Former Kazakh Presidential Son-In-Law Suspected In High-Profile Murder Case

Rakhat Aliev, the former son-in-law of Kazakh President Nursultan Nazarbaev and former senior official in the Kazakh government, in Vienna in 2008

Rakhat Aliev, the former son-in-law of Kazakh President Nursultan Nazarbaev, is suspected of ordering a high-profile political murder in 2006.

Kazakhstan's deputy prosecutor-general, Andrei Kravchenko, announced on December 20 that the probe into the murder of opposition leader Altynbek Sarsenbaiuly had been reopened after prosecutors obtained polygraph evidence from the U.S. Federal Bureau of Investigation (FBI) proving that Aliev ordered the hit.

"In accordance with a request of the Supreme Court of the Republic of Kazakhstan, the new data has been checked by a specially established investigative group consisting of employees of the Prosecutor-General's Office, the Committee for National Security, and the Interior Ministry of the Republic of Kazakhstan," Kravchenko said.

"In accordance with the request of the prosecutor-general of the Republic of Kazakhstan, the Federal Bureau of Investigations of the United States of America took part in the investigation."

U.S. Ambassador to Kazakhstan John Ordway, who appeared with Kravchenko at the press conference, said the FBI findings had confirmed the Kazakh investigators' conclusions.

"The steps taken by the American FBI assisting in this investigation led to results consistent with the findings of the [prosecutor-general] of Kazakhstan. I have met and known Altynbek Sarsenbaiuly and I am extremely pleased that this investigation is complete. I hope the results of this investigation will finally give some peace to the families of those murdered."
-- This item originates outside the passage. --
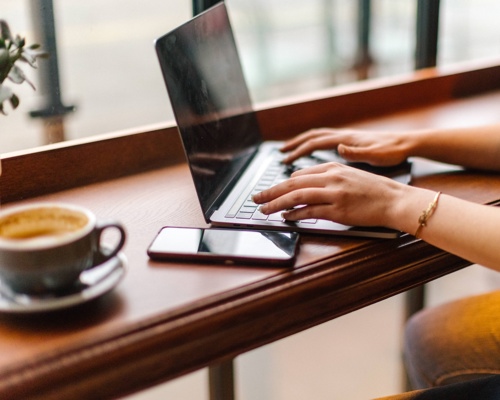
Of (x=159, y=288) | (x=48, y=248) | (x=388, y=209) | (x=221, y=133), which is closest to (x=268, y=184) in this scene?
(x=221, y=133)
Sarsenbaiuly and his two associates were found shot to death execution-style in February 2006 near Almaty.

The former chief of Kazakhstan's parliament apparatus, Erzhan Otembaev, was sentenced to 20 years in jail for ordering the murder. Several members of Kazakhstan's elite law enforcement unit were sentenced to long prison terms and their leader, Rustam Ibragimov, received a life sentence for implementing the murder.

Aliev, who was deputy chief of Kazakhstan’s National Security Committee at the time of the murder, has been living in self-imposed exile in Europe since 2007.

He was sentenced to 40 years in jail in absentia in 2008 in two separate cases: one linked to a high-profile murder of two Kazakh bankers, and the second to preparations for a coup d'etat. He had been married to Nazarbaev's eldest daughter, Darigha.